The Department of Veterans Affairs (VA) announced it will delay the rollout of its Electronic Health Records Modernization (EHRM) program at another deployment site as it waits on Oracle-Cerner to address system stability issues.
Terry Adirim, program executive director of the EHRM Integration Office at VA, told the Senate VA Committee on July 20 that the Oracle-Cerner EHR system will not go live in Boise, Idaho on July 23 as planned.
“Today, we made the decision that the system just wasn’t in a place, because of the latency, as well as other pieces that were not in place for us to be confident that we could have a successful deployment,” Adirim told the committee on July 20.
Additionally, Adirim said the VA is not ready to deploy the EHR system at “larger, more complex sites” due to system stability issues. She said the agency wants to give Oracle-Cerner “more time to address those issues before going to the larger medical centers.”
Committee Chairman Jon Tester, D-Mont., said he supports the VA’s decision to delay the rollout in Boise and believes “additional improvements are needed to ensure any future deployments are safe and successful.”
The decision to delay the rollout comes after last week’s VA Office of Inspector General report revealed an Oracle Cerner-designed element of the EHR system resulted in cases of patient harm at the Mann-Grandstaff VA Medical Center in Spokane, Wash.
“I’ll be blunt: in hindsight, Mann-Grandstaff wasn’t ready to adopt a new electronic health record,” Adirim told the committee. “Planning was inadequate and lacked a thorough assessment of the site’s readiness. And most importantly, in October 2020, VA medical centers were still being seriously impacted by the COVID pandemic.”

**Data:**
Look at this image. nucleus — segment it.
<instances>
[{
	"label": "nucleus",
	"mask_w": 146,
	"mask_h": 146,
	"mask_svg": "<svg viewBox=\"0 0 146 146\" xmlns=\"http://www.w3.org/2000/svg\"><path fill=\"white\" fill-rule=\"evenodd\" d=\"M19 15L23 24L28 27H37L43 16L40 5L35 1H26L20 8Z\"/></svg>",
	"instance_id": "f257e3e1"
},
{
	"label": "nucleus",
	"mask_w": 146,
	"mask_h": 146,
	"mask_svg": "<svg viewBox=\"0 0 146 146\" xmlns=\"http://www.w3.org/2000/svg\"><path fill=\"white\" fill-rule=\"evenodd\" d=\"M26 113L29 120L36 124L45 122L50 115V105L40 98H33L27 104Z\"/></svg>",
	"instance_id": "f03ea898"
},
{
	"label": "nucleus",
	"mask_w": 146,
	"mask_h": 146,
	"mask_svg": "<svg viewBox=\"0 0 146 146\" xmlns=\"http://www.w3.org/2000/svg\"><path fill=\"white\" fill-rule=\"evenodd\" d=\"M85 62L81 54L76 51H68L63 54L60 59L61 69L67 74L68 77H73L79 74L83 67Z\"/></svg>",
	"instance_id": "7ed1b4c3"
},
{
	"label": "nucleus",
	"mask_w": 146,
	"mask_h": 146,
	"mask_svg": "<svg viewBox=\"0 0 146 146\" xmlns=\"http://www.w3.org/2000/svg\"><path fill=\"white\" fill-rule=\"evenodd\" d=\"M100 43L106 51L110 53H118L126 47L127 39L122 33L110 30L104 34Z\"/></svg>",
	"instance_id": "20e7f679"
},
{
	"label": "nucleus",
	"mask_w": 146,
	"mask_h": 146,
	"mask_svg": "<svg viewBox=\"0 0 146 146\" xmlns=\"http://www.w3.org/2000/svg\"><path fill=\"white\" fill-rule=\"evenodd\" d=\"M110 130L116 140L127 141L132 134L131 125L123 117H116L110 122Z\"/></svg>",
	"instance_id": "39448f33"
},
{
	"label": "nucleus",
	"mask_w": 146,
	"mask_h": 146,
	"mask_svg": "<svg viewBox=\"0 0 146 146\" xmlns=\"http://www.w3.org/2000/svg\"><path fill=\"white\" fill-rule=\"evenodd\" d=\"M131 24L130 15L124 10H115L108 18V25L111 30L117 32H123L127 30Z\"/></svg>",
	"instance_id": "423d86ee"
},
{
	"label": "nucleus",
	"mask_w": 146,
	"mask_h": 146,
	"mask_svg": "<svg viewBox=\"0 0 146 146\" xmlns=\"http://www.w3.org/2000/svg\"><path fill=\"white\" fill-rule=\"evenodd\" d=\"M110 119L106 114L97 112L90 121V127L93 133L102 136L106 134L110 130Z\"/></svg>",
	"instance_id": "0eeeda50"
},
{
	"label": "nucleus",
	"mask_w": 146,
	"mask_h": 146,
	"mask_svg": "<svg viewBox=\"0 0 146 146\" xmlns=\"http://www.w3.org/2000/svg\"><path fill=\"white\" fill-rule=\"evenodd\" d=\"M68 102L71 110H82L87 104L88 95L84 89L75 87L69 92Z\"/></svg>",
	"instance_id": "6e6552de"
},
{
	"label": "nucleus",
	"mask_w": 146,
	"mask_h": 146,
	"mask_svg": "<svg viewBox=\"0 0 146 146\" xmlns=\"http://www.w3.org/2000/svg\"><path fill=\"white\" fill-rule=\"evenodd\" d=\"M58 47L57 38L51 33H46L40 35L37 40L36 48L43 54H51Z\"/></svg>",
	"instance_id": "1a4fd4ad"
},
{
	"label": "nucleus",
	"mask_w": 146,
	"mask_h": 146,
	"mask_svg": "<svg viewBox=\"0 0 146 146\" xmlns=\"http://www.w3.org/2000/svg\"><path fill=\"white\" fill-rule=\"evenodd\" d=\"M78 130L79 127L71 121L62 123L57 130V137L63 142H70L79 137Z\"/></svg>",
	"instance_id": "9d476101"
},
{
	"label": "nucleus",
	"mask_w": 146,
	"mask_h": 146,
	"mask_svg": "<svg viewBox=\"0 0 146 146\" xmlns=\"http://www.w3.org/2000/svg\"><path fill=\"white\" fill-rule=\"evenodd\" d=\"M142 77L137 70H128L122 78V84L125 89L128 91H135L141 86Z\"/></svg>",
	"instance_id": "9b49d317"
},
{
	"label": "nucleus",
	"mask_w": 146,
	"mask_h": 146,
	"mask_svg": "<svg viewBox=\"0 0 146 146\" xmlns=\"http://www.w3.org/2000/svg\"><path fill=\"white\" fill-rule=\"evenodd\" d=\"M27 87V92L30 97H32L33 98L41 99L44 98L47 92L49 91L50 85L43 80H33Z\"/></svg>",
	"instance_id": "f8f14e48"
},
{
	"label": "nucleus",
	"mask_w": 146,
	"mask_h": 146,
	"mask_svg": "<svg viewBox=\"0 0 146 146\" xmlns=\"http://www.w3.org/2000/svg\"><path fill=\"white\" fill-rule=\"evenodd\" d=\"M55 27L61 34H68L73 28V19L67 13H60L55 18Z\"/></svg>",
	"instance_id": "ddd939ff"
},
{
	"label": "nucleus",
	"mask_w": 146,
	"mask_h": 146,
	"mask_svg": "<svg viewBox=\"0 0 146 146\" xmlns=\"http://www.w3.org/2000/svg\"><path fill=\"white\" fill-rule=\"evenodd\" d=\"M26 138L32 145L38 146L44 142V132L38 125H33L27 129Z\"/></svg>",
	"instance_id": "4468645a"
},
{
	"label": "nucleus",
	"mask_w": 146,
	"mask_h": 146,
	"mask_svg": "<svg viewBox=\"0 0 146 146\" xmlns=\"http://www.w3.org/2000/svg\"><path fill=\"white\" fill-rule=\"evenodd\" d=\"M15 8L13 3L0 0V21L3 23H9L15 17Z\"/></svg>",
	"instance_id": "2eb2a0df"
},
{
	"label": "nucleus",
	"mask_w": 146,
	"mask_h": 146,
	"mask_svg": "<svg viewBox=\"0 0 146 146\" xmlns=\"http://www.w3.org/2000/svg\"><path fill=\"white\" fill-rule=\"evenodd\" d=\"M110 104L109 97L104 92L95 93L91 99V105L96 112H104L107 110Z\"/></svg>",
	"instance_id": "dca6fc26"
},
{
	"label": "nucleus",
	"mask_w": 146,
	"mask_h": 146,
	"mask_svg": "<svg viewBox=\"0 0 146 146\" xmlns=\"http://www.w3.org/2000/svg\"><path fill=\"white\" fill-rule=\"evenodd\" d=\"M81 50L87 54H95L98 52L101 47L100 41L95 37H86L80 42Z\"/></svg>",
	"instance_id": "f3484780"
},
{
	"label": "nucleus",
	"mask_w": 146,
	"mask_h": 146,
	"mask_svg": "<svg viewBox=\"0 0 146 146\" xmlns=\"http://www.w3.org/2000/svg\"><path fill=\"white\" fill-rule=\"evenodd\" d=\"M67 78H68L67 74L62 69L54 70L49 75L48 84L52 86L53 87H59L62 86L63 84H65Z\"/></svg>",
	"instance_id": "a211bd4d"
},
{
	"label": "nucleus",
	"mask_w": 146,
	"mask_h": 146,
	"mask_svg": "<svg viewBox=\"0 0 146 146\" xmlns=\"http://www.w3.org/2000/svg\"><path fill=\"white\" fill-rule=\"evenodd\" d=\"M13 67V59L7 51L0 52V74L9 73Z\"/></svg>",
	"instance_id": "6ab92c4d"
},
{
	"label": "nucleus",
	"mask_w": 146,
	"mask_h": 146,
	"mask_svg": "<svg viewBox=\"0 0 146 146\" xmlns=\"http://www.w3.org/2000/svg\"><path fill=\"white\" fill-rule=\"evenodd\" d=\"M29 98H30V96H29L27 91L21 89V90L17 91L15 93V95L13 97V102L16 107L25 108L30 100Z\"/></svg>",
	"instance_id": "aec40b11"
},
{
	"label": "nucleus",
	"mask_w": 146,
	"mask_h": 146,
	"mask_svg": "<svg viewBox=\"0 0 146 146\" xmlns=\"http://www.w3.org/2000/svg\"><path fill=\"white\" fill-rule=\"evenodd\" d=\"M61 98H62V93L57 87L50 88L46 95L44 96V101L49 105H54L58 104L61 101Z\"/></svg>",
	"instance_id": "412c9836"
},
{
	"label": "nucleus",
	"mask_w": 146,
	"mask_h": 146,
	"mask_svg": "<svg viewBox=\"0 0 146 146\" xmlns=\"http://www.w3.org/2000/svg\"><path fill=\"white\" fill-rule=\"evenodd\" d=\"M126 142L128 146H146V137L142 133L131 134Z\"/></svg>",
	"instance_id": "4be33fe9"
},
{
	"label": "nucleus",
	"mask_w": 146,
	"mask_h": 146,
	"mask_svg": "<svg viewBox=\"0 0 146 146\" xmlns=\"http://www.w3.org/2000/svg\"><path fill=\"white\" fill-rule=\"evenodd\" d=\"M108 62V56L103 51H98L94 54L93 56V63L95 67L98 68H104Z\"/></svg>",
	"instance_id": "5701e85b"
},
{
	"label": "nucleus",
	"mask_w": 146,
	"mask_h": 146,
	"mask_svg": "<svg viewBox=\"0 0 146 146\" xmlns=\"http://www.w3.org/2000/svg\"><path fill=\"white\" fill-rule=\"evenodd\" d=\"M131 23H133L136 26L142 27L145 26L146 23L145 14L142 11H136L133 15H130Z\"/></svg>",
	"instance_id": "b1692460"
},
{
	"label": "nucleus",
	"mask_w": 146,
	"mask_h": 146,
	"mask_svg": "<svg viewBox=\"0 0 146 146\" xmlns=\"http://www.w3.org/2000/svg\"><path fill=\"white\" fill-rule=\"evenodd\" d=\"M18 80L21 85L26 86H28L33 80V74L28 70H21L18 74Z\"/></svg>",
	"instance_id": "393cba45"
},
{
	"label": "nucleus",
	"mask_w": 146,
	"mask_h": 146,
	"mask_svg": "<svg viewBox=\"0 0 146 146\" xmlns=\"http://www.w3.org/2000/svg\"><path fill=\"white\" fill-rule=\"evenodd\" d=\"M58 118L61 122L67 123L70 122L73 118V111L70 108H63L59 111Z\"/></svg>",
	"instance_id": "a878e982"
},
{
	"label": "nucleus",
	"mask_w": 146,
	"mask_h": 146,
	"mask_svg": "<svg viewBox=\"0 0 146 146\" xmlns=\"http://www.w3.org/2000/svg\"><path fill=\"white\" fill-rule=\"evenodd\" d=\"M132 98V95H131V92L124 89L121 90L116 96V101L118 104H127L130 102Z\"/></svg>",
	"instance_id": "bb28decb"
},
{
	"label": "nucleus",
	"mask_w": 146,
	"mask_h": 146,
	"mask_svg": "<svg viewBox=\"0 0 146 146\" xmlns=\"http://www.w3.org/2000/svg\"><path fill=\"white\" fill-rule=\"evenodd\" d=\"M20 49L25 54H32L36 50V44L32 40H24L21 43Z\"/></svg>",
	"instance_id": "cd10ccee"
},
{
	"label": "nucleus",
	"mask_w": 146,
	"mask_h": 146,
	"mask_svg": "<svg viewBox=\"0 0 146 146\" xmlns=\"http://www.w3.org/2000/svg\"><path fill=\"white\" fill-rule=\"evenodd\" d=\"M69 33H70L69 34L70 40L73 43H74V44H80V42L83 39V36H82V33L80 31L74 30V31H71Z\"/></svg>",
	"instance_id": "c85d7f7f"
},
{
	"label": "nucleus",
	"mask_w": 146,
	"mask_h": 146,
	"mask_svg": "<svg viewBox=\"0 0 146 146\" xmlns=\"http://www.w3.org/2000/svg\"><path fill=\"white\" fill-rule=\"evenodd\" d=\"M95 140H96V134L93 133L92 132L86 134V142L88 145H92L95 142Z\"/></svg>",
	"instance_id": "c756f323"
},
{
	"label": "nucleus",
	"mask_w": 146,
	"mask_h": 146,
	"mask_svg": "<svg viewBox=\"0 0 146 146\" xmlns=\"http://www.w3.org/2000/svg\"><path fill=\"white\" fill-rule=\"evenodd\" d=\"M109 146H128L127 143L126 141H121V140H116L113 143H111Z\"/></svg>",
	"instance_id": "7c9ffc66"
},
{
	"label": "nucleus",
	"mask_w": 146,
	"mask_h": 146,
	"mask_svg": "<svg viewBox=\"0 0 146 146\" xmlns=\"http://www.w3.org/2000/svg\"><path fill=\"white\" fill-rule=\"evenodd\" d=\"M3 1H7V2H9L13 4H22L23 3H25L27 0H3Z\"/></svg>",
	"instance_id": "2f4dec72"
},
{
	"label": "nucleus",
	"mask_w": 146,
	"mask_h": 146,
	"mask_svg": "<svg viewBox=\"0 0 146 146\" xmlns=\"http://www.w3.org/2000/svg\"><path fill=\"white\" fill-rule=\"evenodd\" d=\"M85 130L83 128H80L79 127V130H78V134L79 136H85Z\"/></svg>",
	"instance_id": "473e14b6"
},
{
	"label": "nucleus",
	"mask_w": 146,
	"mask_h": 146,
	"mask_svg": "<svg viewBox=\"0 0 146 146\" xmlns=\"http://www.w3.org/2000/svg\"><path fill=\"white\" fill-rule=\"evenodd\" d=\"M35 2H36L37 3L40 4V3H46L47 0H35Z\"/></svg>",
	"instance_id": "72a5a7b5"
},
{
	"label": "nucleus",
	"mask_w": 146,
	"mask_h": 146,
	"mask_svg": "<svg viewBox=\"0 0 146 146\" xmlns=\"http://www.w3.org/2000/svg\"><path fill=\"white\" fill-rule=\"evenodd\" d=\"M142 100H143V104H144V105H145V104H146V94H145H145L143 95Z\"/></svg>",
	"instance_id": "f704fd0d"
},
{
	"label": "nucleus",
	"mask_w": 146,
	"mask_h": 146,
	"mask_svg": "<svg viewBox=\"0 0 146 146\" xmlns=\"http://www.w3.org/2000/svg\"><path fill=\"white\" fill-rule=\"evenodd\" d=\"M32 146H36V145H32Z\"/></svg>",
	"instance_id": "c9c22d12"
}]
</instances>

**Required action 1:** Transcribe the article on the VA's delayed health records rollout, starting at the words "Terry Adirim, program" and ending after "on July 20.".
**Required action 2:** Pick up the article on the VA's delayed health records rollout after its final sentence and write what comes next.

**Task answer 1:**
Terry Adirim, program executive director of the EHRM Integration Office at VA, told the Senate VA Committee on July 20 that the Oracle-Cerner EHR system will not go live in Boise, Idaho on July 23 as planned.
“Today, we made the decision that the system just wasn’t in a place, because of the latency, as well as other pieces that were not in place for us to be confident that we could have a successful deployment,” Adirim told the committee on July 20.

**Task answer 2:**
VA Chief Information Officer Kurt DelBene explained that the current EHR system’s architecture “is somewhat dated at this point,” as it was built as a traditional client-server architecture as opposed to a more modern multi-tiered cloud capacity system.
“We are working with Oracle-Cerner to get them to do a roadmap for us as to how they would migrate to a more modern architecture,” DelBene said.
Mike Sicilia, the executive vice president at Oracle, said his company plans to move the current Cerner application to a modern cloud data center within the next six to nine months, “which will deliver far better performance and stability for the end user.”
“Candidly, we anticipate that this alone will be the single most important change we make in terms of the current system reliability,” Sicilia said, noting that the transition will be completed “at no extra costs” to the VA or the Department of Defense.